The Catholic church in Germany is drawing scrutiny and criticism from the Vatican for its liberal reform agenda, particularly over the issue of blessing same-sex unions. Catholicism in Germany and in other German-speaking lands, such as Austria, has long been a bastion of progressive church reform initiatives, but church leaders’ latest pronouncements have made observers wonder if a schism might be developing in the church. On the news service Religion Unplugged (March 1), Clemente Risi reports that German bishops have brought church reform back to the forefront of their agenda after years of struggle with the clergy sex abuse crisis and the challenges of secularism and church membership decline. In February, a German bishop wrote a column defending his support for a book of blessings and rites for gay unions. The bishop, Peter Kohlgraf of Mainz, also said Catholics who are gay should not be expected to live a chaste life. The book of blessings, entitled Couples, Rites, Church, is published by a publishing house affiliated with the Archdiocese of Paderborn, and carries a foreword by Bishop Ludger Schepers, an auxiliary bishop in the Diocese of Essen. “Kohlgraf is the latest in a series of German prelates publicly calling for changes in the church’s stance on homosexuality. There have also been similar appeals in neighboring Austria,” Risi writes.
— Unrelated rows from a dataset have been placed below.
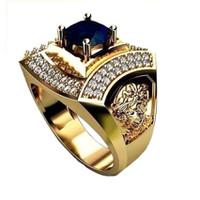 Nhẫn bạc xi mạ vàng 18k Thao Linh Jewelry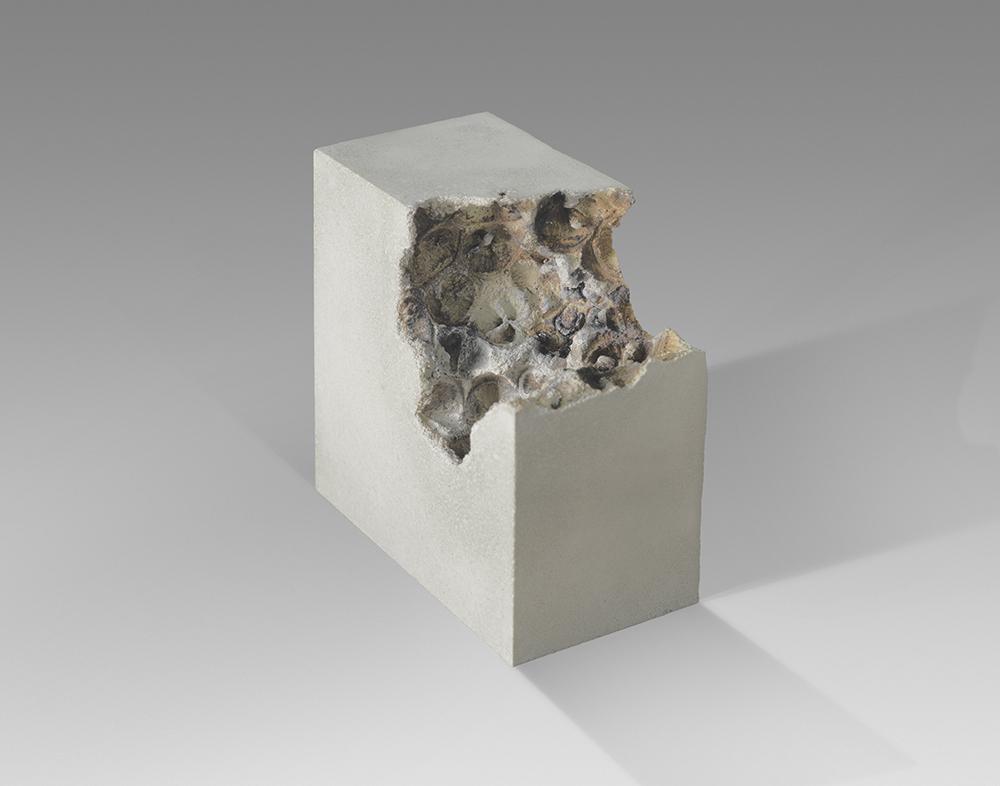 Divisions of void iii- 13cm x 13cm x 6.5cm - concrete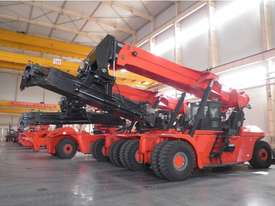 HELI LADEN CONTAINER HANDLER - REACH STACKER - picture1' - Click to enlarge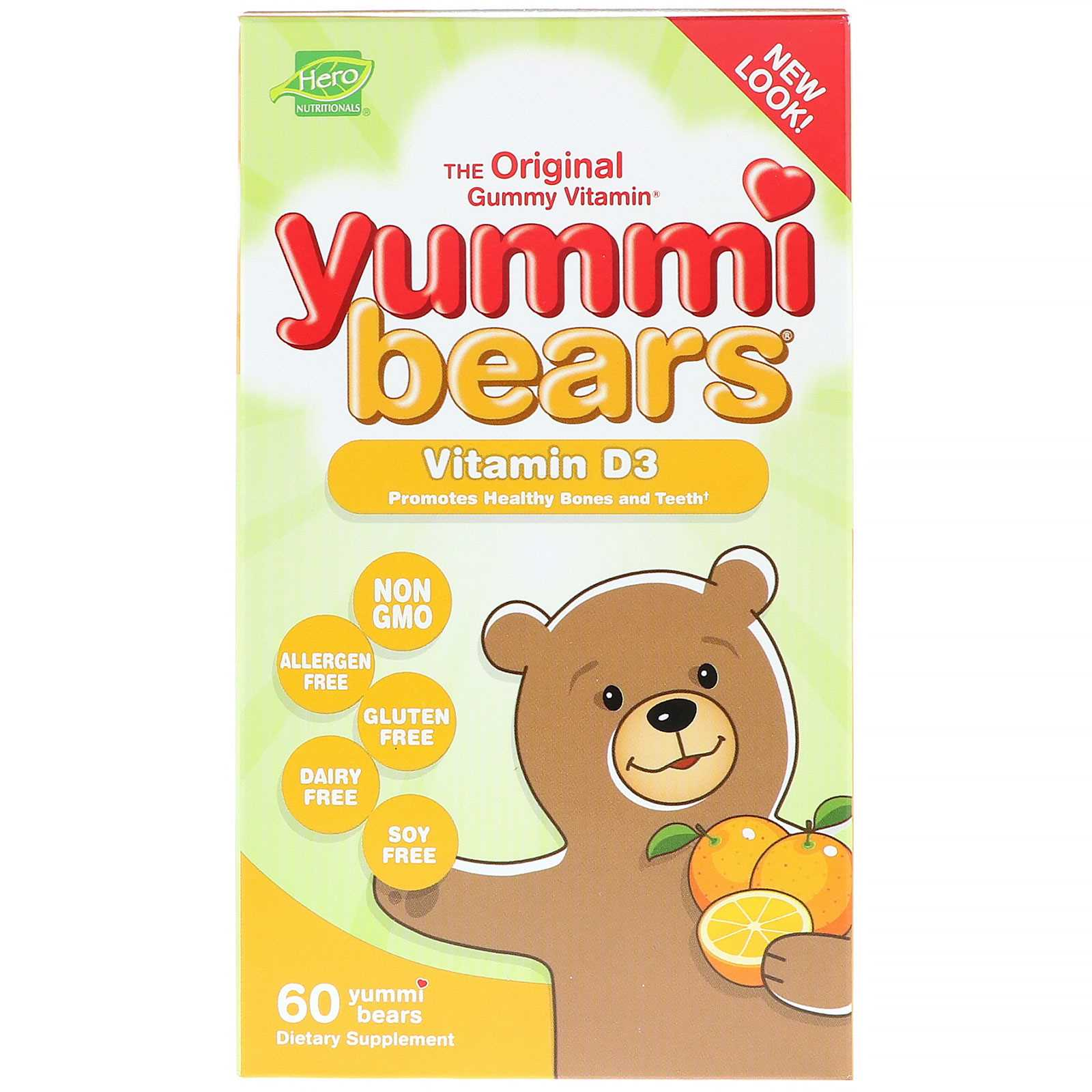 Hero Nutritionals Yummi Bears Vitamin D3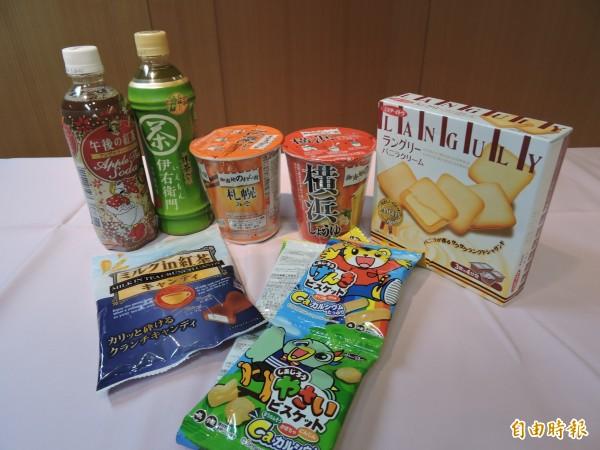 日本核災區食品,除福島其餘4縣擬逐批檢驗開放。日本進口食品示意圖。(資料照,記者賴筱桐攝)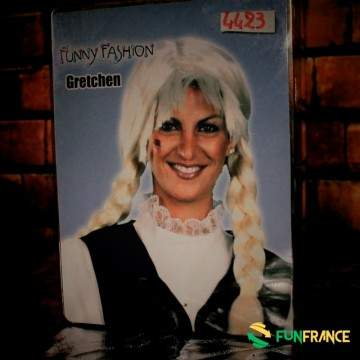 """FUNFRANCE - E-Commerce Français : Perruque blonde long """"Gretchen"""" - 9.916667€/ht - Perruque blonde , cheveux longs tressé """"Gretc"""
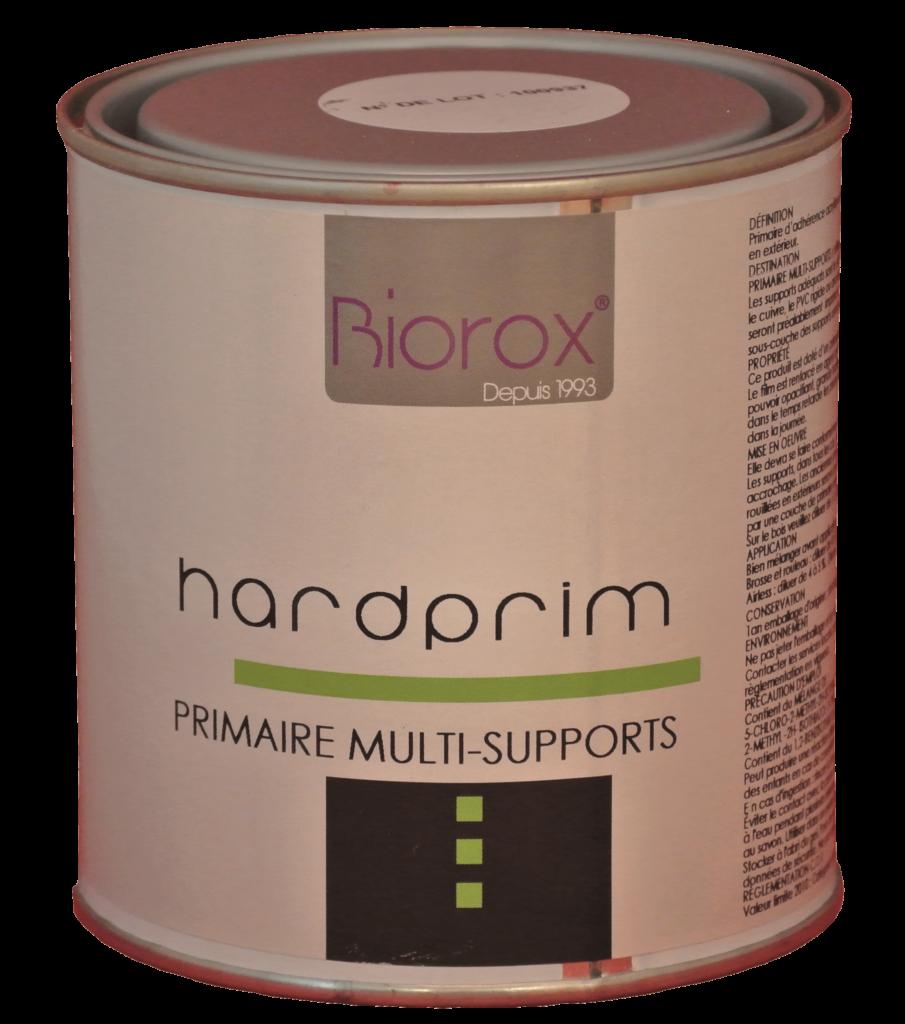 HARDPRIM BIOROX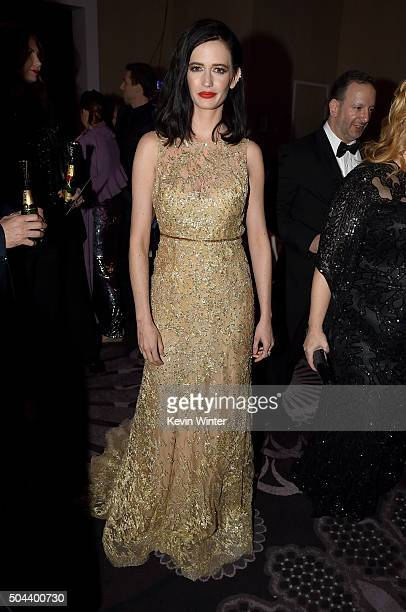 Actress Eva Green attends the cocktail reception during the 73rd Annual Golden Globe Awards at The Beverly Hilton Hotel on January 10 2016 in Beverly...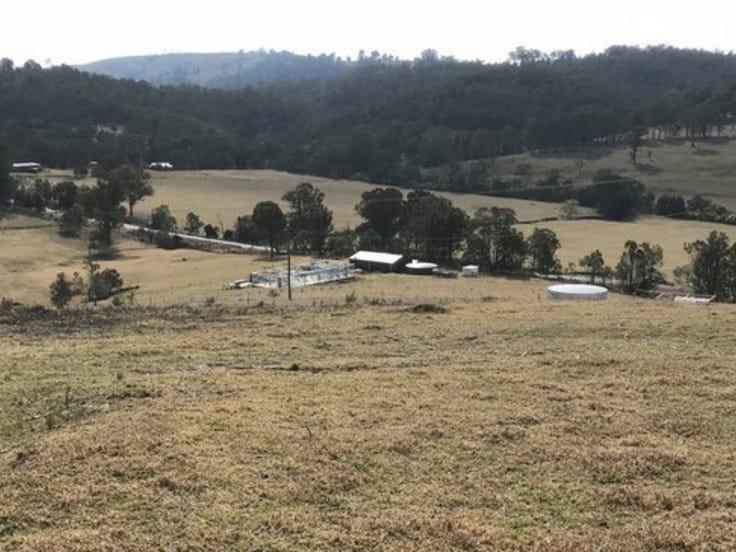 Lot 6, Beattie Lane, Lochiel, NSW 2549
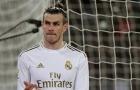 Ra điều kiện khó tin, Bale đánh mất cơ hội đến MLS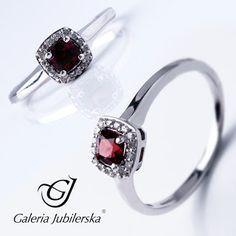engagement ring / pierścionek zaręczynowy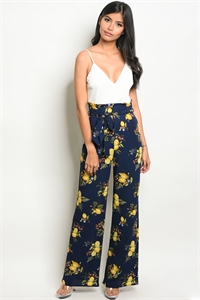 C37-A-2-NA-J19243 IVORY NAVY WITH LEMON PRINT JUMPSUIT 2-2-2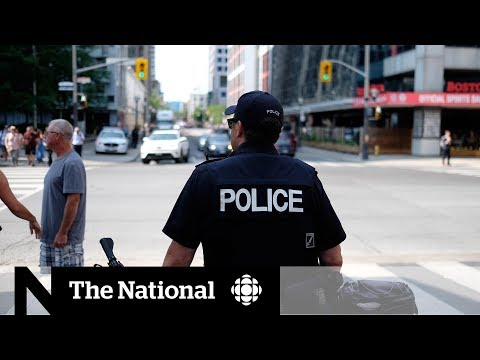Toronto police increase security, remain vague on details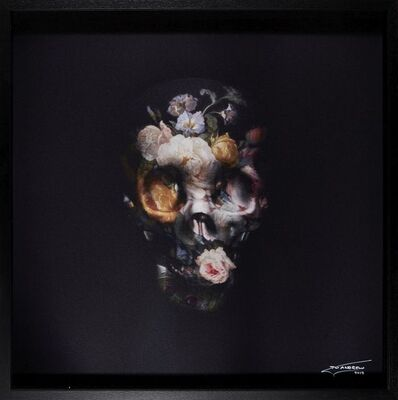 Magnus Gjoen, 'Roses Are Dead', 2013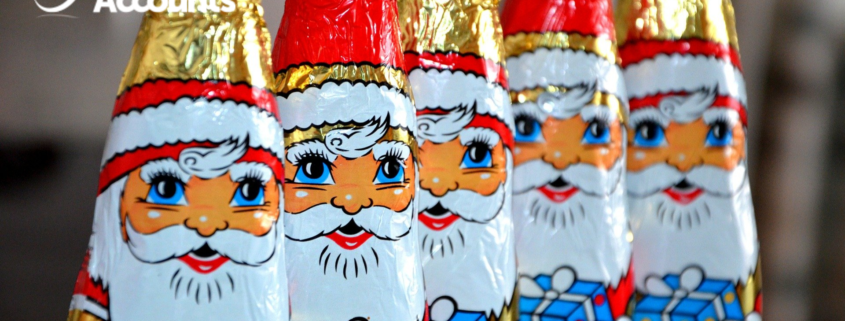 Weihnachtsgeschenke so verteilen, dass nicht auch noch die Steuer beschert wird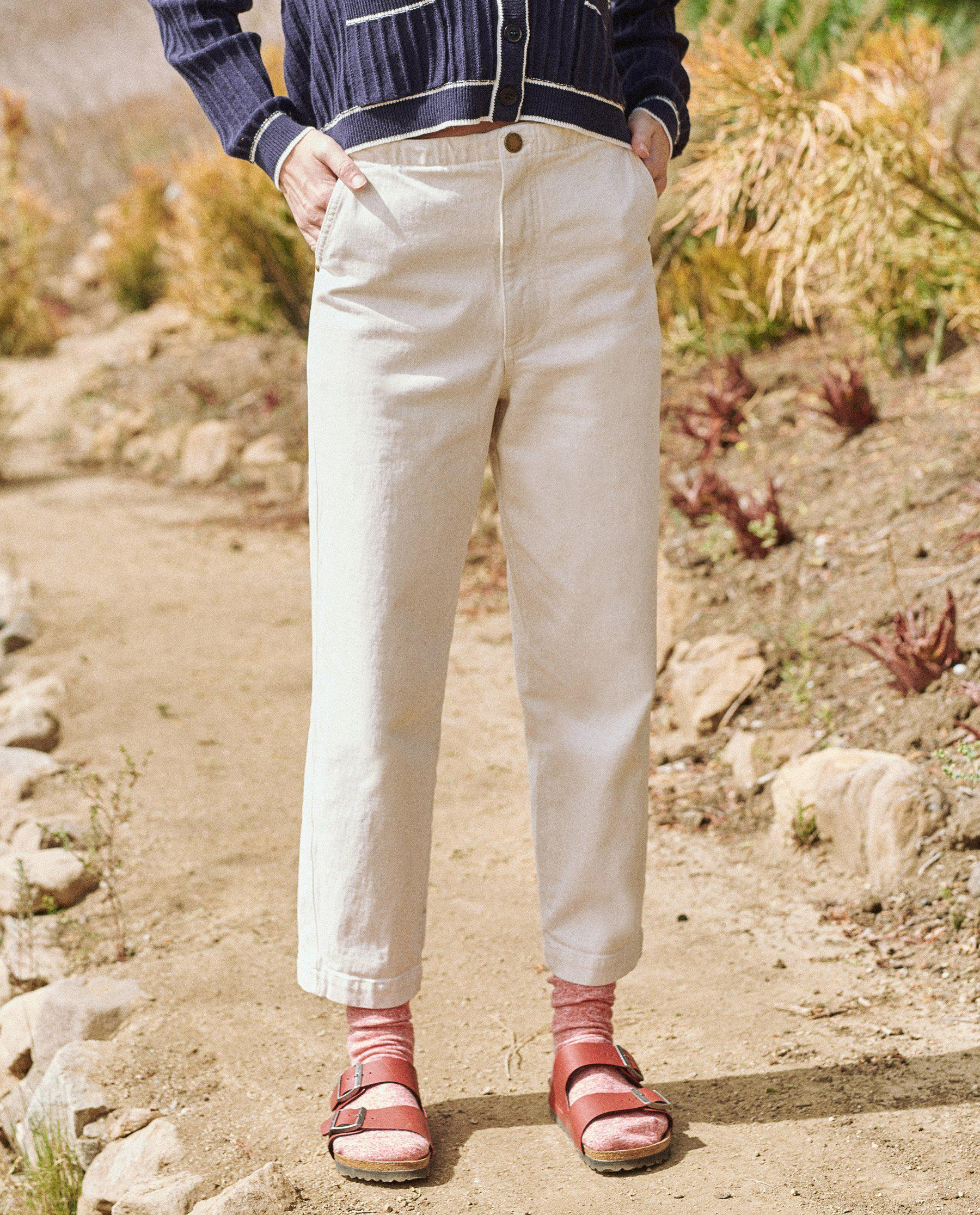 The Buckle Back Trouser. -- Stone 1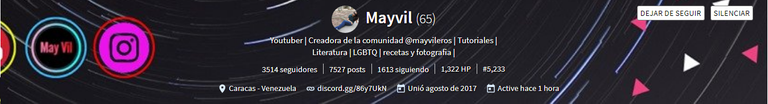 mayvil.png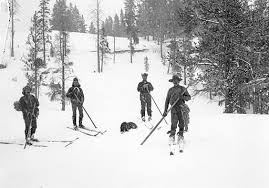 Ski cavalry with poacher Edgar Howell, Yellowstone National Park, circa 1890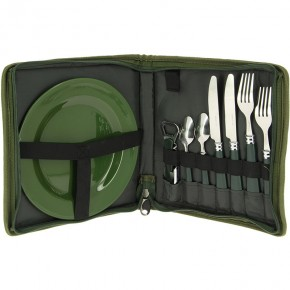 NGT Camo Day Cutlery Set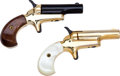 Handguns:Derringer, Palm, Cased Colt Lord and Lady Deringer Set....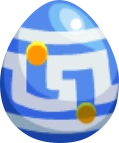 Image of Odyssey Egg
Percentage of Roman Catholics in Germany, 2012 (Alexander Altenhof, CC BY 3.0 <https://creativecommons.org/ licenses/by/3.0>; via Wikimedia Commons <https://commons.wikimedia.org/wiki/File:Roman_catholics_germany_2012_de.svgFile:Roman_catholics_germany_2012_de.svg)

In 2020, Bishop Georg Bätzing, president of the German bishops’ conference, called for changes to the section on same-sex marriage in the Catechism of the Catholic Church. Other issues raised during the 2020 meeting of the conference included women in leadership and intercommunion with Protestants. In late February, the conference elected a woman for the first time as its head administrator and then appointed Beate Gilles, a 50-year-old female theologian, as general secretary. At that time Bätzing also announced he would continue to give Holy Communion to Protestants who asked for it. The concern about the German church’s blessing of same-sex unions, whether overt or tacit, was the immediate occasion for the Vatican’s statement rejecting such blessings, writes theologian Robert Imbelli on the blog of First Things magazine (March 19). But the wider context of the Vatican’s concern about the German church is the so-called “Synodal Path” underway there. Preliminary documents of the Synodal Path, which consists of a series of conferences to discuss theological and organizational issues, have “raised widespread concern that what is in the offing is not the development of doctrine, but the relativizing and undermining of doctrine. And this coheres all too closely with the therapeutic ethos that characterizes much of Western Catholicism,” Imbelli writes.